From the first line to the last, output the data exactly as it stands, minus its pictures.

### Material provided
=== Section Start ===

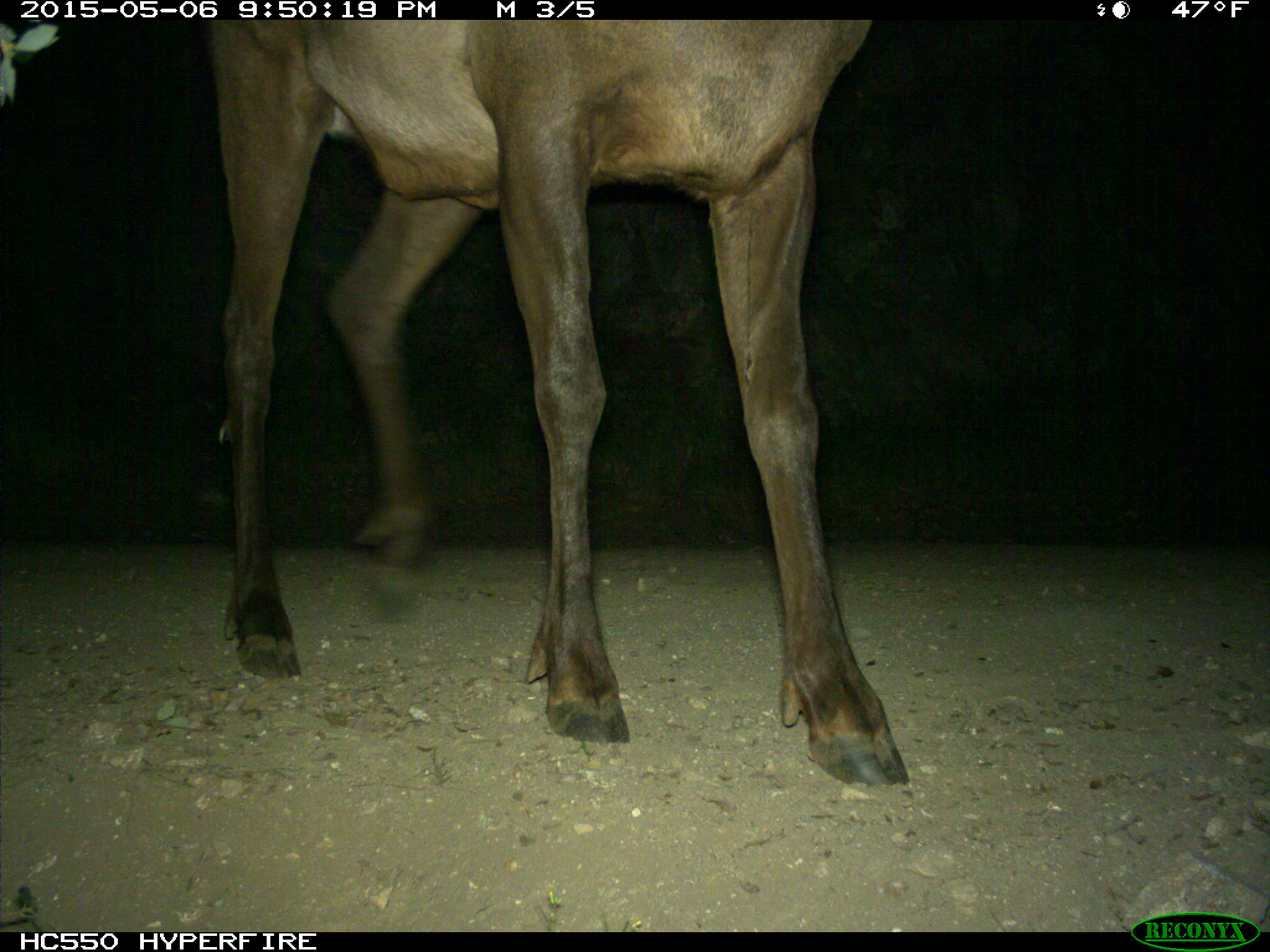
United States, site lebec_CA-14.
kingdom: Animalia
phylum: Chordata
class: Mammalia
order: Artiodactyla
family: Cervidae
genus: Cervus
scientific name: Cervus canadensis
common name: elk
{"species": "Cervus canadensis (elk)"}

=== Section End ===

### Solved exercise
United States, site lebec_CA-14.
kingdom: Animalia
phylum: Chordata
class: Mammalia
order: Artiodactyla
family: Cervidae
genus: Cervus
scientific name: Cervus canadensis
common name: elk
{"species": "Cervus canadensis (elk)"}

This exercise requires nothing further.